Given data →
== Segment start ==

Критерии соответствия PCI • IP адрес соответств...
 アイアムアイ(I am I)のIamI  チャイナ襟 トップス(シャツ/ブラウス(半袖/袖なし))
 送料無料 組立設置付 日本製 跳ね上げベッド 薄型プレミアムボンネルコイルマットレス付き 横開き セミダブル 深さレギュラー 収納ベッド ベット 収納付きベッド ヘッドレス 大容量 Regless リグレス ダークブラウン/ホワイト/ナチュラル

== Segment end ==

What you will do → Keeping each word as given, write out the material above.

Task output →
Критерии соответствия PCI • IP адрес соответств...
 アイアムアイ(I am I)のIamI  チャイナ襟 トップス(シャツ/ブラウス(半袖/袖なし))
 送料無料 組立設置付 日本製 跳ね上げベッド 薄型プレミアムボンネルコイルマットレス付き 横開き セミダブル 深さレギュラー 収納ベッド ベット 収納付きベッド ヘッドレス 大容量 Regless リグレス ダークブラウン/ホワイト/ナチュラル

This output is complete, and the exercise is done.